Julia Wieniawa w szczerym wyznaniu. Tak podsumowała 2022 rok
Julia Wieniawa, podobnie jak wiele innych gwiazd, zdecydowała się opublikować na Instagramie podsumowanie ubiegłego roku. Aktorka przyznała, że nie wszystko układało się tak, jak sobie zaplanowała i spotkało ją wiele trudnych momentów.
Julia Wieniawa ma za sobą pracowity rok; aktorka mocno zaangażowała się w wiele projektów, a także często pojawiała się na scenie, zachwycając swoim głosem. Jej najnowszy album zatytułowany: "Omamy" niezwykle przypadł do gustu słuchaczom, a teledyski do utworów promujących płytę są chętnie odtwarzane w sieci.
Julia Wieniawa jest doskonale znana także filmowej i serialowej publiczności. Aktorka wystąpiła w takich produkcjach, jak m.in.: "rodzinka.pl", "Zawsze warto", "W lesie dziś nie zaśnie nikt", "Wszyscy moi przyjaciele nie żyją" i wiele innych.
Gwiazda jest bardzo aktywna w mediach społecznościowych, gdzie dzieli się z fanami swoją codziennością. To właśnie dzięki jej publikacjom internauci dowiedzieli się, że przełom roku gwiazda spędzała na Bali.
Oprócz zdjęć z egzotycznych wakacji, aktorka postanowiła wrzucić również relację, w której podsumowała ubiegły rok. Okazuje się, że ostatnie 12 miesięcy było dość trudnym czasem, a gwiazda zmagała się z licznymi, często poważnymi, problemami.

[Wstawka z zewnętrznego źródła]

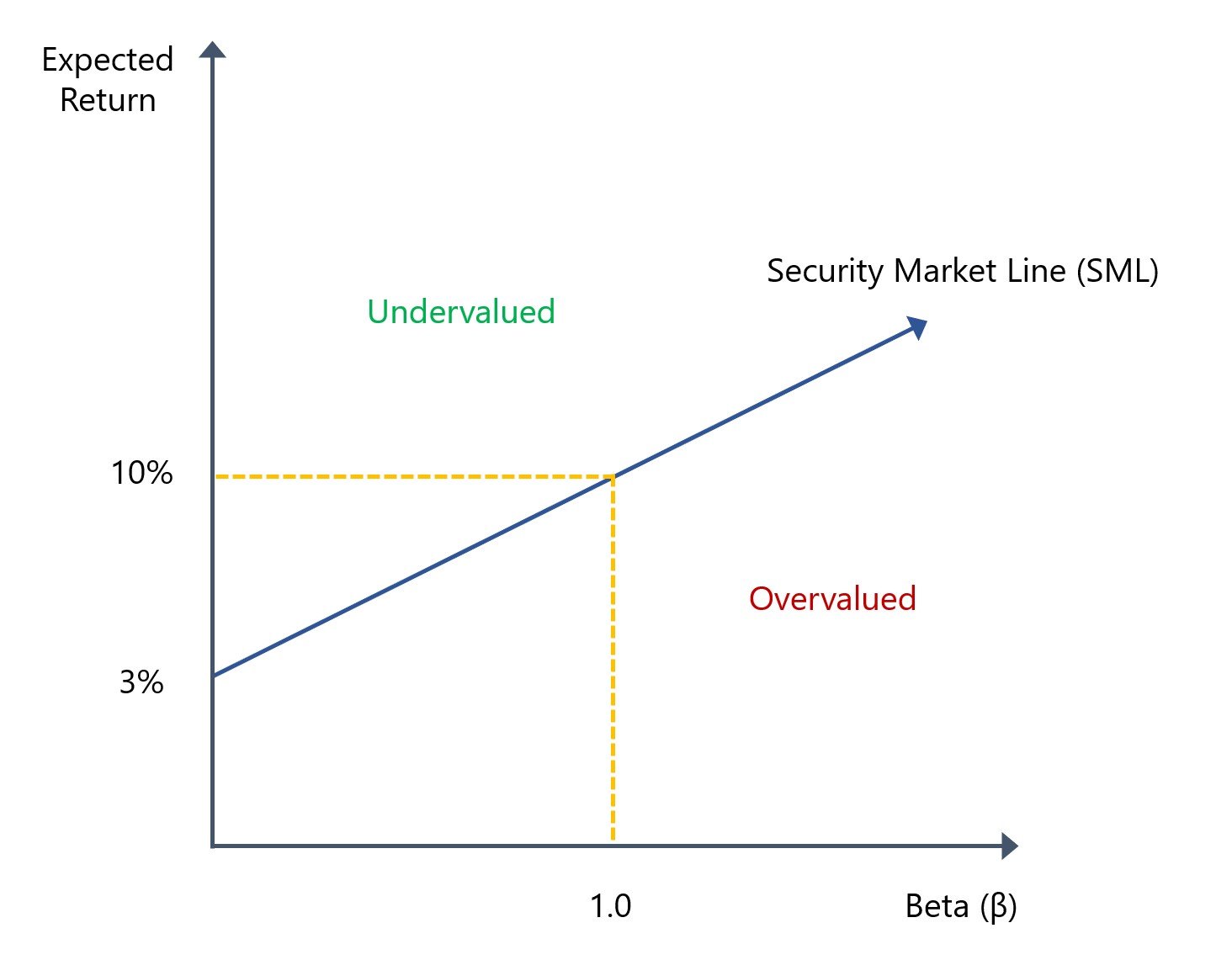 Expected Return

Security Market Line (SML)

Undervalued

10%

Overvalued

3%

1.0

Beta (β)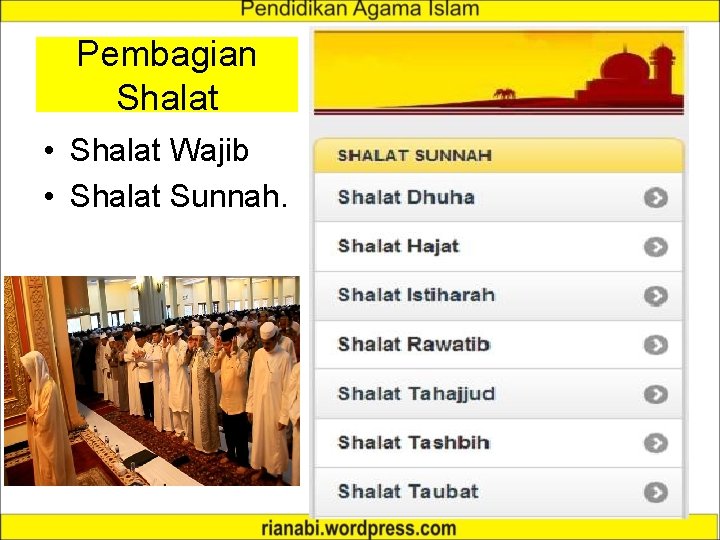 Pendidikan Agama Islam

Pembagian Shalat

• Shalat Wajib
• Shalat Sunnah.

SHALAT SUNNAH

Shalat Dhuha

Shalat Hajat

Shalat Istiharah

Shalat Rawatib

Shalat Tahajjud

Shalat Tashbih

Shalat Taubat

rianabi.wordpress.com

- To był naprawdę ciężki rok. Jak parę ton. Ale też piękny. To, co widzicie u mnie na Instagramie, to tylko ziarenko tego, co przeżywałam. Jestem wdzięczna za wszystko. I za hektolitry łez, ból brzucha ze śmiechu. Za pot, stres, adrenalinę, szczęście, odwagę, spełnienie. W 2022 roku spełniłam tyle marzeń, że aż sama nie dowierzam w to, czym obdarował mnie świat. Dziękuję wszystkim ludziom, którzy mnie w tym roku otaczali i sprawili, że na mojej buzi rysował się banan. Kocham was - napisała.